GOAL OF THE EXERCISE> Render the lines of the records from the line that contains "What physical distance" through the end of the records as a Markdown table with the columns Row and Text, numbering each row and skipping blank lines.

### INPUT DATA ###

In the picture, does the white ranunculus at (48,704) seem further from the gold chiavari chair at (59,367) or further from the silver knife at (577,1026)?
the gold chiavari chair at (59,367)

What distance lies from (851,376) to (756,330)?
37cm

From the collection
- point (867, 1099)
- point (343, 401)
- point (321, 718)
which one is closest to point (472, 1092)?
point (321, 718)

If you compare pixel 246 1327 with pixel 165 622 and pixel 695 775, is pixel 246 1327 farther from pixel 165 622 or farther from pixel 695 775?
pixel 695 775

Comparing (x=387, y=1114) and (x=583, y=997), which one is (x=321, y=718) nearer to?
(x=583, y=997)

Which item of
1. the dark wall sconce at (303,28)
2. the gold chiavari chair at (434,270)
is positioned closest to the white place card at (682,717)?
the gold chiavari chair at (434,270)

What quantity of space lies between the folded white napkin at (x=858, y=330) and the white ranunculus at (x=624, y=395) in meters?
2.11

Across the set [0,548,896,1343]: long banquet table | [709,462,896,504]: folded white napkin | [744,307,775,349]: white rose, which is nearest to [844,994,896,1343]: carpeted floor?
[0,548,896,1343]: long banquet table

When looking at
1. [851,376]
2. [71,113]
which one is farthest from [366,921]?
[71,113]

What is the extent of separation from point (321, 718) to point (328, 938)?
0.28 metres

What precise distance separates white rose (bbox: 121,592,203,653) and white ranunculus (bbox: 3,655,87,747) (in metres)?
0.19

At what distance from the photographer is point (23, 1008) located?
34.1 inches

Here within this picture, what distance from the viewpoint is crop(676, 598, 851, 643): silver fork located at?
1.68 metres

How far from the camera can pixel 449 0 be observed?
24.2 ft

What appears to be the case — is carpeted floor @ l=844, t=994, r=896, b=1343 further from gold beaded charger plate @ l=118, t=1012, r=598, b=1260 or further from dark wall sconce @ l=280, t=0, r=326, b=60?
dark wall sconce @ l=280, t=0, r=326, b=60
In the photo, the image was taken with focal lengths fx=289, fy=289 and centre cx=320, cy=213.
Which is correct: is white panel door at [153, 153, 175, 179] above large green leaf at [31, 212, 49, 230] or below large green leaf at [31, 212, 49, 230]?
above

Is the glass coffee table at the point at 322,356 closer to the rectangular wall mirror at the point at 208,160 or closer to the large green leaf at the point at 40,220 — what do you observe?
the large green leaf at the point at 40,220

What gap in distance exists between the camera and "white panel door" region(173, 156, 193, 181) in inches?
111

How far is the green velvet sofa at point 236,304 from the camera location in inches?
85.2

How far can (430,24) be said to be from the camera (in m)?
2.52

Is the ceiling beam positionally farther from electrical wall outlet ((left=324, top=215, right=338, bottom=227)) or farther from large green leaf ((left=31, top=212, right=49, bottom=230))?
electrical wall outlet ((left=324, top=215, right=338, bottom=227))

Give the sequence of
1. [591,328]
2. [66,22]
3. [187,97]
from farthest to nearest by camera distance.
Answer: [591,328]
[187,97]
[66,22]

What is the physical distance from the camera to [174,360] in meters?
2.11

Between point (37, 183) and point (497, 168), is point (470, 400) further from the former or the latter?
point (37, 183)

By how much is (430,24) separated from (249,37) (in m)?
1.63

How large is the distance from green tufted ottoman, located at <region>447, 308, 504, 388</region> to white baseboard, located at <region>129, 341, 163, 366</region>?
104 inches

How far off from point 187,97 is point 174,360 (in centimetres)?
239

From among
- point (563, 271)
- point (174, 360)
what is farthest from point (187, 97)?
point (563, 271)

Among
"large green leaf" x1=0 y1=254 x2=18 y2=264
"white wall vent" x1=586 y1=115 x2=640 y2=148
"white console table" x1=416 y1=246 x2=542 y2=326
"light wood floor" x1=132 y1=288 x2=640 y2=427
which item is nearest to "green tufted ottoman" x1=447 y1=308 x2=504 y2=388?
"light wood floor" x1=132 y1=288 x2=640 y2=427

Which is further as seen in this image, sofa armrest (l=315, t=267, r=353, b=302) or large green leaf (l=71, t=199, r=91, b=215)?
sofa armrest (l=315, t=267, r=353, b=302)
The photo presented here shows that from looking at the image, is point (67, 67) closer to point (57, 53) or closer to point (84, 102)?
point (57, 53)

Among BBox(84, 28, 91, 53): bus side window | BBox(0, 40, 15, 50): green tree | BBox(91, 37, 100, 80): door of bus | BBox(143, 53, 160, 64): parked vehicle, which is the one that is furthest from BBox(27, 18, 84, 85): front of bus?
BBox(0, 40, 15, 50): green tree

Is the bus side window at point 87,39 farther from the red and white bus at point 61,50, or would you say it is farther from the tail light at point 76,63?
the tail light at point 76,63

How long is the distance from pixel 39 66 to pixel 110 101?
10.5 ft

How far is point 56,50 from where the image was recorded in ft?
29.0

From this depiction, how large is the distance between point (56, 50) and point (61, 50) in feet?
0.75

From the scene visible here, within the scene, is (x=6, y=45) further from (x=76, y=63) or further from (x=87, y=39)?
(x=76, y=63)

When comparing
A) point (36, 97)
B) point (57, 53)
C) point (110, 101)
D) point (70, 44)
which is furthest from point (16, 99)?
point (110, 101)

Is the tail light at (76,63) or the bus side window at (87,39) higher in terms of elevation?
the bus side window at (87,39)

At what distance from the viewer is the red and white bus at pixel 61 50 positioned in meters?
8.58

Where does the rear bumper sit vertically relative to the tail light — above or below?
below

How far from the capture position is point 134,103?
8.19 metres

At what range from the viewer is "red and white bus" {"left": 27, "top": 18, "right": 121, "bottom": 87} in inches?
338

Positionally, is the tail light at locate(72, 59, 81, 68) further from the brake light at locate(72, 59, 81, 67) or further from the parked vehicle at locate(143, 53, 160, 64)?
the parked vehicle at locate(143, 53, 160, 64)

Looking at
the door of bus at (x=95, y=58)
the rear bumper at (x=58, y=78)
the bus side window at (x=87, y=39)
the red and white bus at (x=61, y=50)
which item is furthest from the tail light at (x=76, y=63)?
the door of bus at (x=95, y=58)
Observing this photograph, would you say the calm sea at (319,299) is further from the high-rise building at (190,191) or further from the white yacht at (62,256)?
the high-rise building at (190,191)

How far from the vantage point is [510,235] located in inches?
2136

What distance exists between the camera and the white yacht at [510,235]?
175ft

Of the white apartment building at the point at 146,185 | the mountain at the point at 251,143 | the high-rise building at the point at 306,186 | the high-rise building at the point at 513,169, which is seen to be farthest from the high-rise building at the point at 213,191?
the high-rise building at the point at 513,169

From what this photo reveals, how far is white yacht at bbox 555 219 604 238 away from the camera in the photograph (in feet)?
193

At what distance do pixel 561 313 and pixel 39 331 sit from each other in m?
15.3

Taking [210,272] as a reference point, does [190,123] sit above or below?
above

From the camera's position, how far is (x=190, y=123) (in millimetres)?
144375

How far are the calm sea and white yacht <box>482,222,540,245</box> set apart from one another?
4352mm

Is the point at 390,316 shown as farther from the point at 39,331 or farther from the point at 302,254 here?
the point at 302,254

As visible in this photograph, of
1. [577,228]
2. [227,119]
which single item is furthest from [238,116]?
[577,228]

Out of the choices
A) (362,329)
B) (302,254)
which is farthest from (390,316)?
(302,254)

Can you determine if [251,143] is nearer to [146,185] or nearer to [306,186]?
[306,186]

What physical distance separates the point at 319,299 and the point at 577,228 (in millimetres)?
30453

###

WRITTEN SOLUTION>
| Row | Text |
|---|---|
| 1 | What physical distance separates the point at 319,299 and the point at 577,228 (in millimetres)? |
| 2 | 30453 |